‘Am I Just A Sound’ witnessed YorkPEN’s first event as a ratified society on December 10th last term. After the success of English Society’s ‘Poetry and Pints’ evening, this event adhered to a similar format in its presentation of poems and speeches, albeit in the more intimate setting of a cosy corner of Courtyard. Introduced by Seb, Chair of the Society, it soon became apparent that although we were there to appreciate the poetry, we were, more importantly, there to remember and reflect upon the various human rights’ campaigns and struggles being challenged and suppressed across the globe.
Marking the opening evening of ‘York Human Rights City Project’, the event attracted a diverse group of people from both within the student community and further afield, and the poems read were similarly delivered by a variety of people, which immediately established a dynamic and versatile environment. The evening was separated into three phases, each one introducing us to poetry and information concerning different international campaigns. Firstly, poems produced in response to ‘Pussy Riot’ were read, which immediately displayed how political suppression can be explored and exposed by literature in contrasting ways – one poem was subtly satirical in tone while the other teemed with expletives and conveyed the immense anger experienced in the face of injustice.

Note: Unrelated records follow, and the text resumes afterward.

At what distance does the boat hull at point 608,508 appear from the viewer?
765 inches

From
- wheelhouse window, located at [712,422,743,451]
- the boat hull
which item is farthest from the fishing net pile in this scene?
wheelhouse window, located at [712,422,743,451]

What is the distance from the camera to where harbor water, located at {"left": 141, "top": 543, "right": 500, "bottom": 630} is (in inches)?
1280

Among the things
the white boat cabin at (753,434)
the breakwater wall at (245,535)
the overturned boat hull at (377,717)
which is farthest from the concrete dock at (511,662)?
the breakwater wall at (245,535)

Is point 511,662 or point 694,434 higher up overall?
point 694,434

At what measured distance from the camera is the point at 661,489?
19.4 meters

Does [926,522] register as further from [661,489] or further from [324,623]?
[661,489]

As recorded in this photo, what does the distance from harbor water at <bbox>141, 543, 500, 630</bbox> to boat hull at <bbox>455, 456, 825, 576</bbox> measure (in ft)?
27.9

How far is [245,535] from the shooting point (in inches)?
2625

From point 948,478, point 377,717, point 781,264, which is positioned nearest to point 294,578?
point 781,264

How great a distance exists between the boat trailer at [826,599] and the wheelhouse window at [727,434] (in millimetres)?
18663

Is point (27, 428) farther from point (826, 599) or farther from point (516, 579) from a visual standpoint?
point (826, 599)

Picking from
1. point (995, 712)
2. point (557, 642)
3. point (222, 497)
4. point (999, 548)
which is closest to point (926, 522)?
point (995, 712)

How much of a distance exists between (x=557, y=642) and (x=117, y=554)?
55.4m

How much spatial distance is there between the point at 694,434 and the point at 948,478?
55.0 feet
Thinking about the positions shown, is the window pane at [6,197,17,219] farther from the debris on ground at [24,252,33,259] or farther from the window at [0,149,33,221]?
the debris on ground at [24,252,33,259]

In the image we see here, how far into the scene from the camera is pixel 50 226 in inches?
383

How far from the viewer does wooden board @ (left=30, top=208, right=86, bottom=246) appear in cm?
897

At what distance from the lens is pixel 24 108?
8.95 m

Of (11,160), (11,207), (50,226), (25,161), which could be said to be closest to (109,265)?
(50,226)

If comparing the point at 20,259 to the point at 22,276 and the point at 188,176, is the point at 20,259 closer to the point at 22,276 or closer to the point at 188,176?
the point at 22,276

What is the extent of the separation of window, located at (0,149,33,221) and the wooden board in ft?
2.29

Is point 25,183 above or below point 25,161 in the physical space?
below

Injecting a flare of passion into the room was promptly delivered by Henry Raby, a spoken word poet whose dynamism was immediately electric. Bearing a resemblance to politically engaged Scroobius Pip, his lyrics were powerful in their simplicity, and delivered with such conviction so as to remain imprinted on your mind for the rest of the night – ‘we’re not pathetic, and we are not thugs – we’re fuelled by the power of protest hugs’. We were also privileged to welcome speakers from the University’s ‘Centre for Applied Human Rights’, including William Gomes, who was able to provide a fascinating insight into what he does for RNN (refugeenewsnetwork) and remind us of the fantastic work that people are doing right here in York for international campaigns.
One of the highlights of the evening arrived in the form of Angye Gaona’s poetry. Gaona is a Colombian surrealist poet who has recently been wrongly imprisoned, and on whose behalf YorkPEN was campaigning last term. Thanks to the brilliant linguistic skills of YorkPEN member Maitê Gothe, we were able to listen to original translations of Gaona’s striking poetry. Although the husky roll of the Spanish washed over the majority of the audience, the beauty of the language was universal and the subsequent English readings provided the content which could explain the sound to which we’d been clinging. We were also treated to translations of Iranian poet El – a poet who expresses her firm beliefs in the freedom of expression and the importance of breaking from tradition.

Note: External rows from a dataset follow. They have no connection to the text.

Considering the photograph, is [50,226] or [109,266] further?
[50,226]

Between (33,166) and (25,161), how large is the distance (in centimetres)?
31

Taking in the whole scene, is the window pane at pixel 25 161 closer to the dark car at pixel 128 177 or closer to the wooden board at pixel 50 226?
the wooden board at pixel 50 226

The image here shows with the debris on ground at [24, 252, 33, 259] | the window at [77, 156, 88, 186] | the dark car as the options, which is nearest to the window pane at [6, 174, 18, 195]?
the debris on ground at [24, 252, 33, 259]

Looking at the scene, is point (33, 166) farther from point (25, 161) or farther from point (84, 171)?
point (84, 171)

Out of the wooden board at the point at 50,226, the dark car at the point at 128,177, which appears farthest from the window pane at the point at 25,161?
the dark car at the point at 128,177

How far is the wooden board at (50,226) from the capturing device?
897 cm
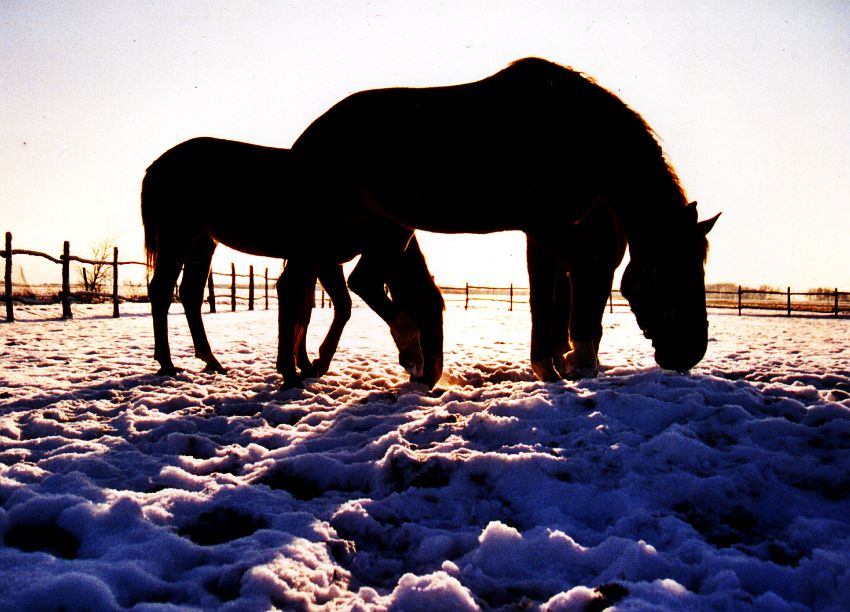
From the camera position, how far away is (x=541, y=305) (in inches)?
130

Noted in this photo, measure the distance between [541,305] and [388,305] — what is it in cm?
108

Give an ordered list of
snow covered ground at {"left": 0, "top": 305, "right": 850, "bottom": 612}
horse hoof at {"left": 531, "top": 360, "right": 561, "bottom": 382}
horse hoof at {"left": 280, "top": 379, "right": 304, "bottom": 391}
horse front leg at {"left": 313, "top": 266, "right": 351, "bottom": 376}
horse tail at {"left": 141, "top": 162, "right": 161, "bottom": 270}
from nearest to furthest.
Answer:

During the intervals and at the end of the evening beautifully illustrated bookmarks – created by members of YorkPEN – were sold and postcards written to the poets whose work we had shared and enjoyed. The money raised will be used to help the society to grow and to fund speakers to come over the course of the year. Now hosting a film series throughout this term (only £1 entry to watch a variety of films dealing with various human rights’ issues and campaigns), ‘Am I Just A Sound’ successfully laid the foundations in which this new and exciting society can develop.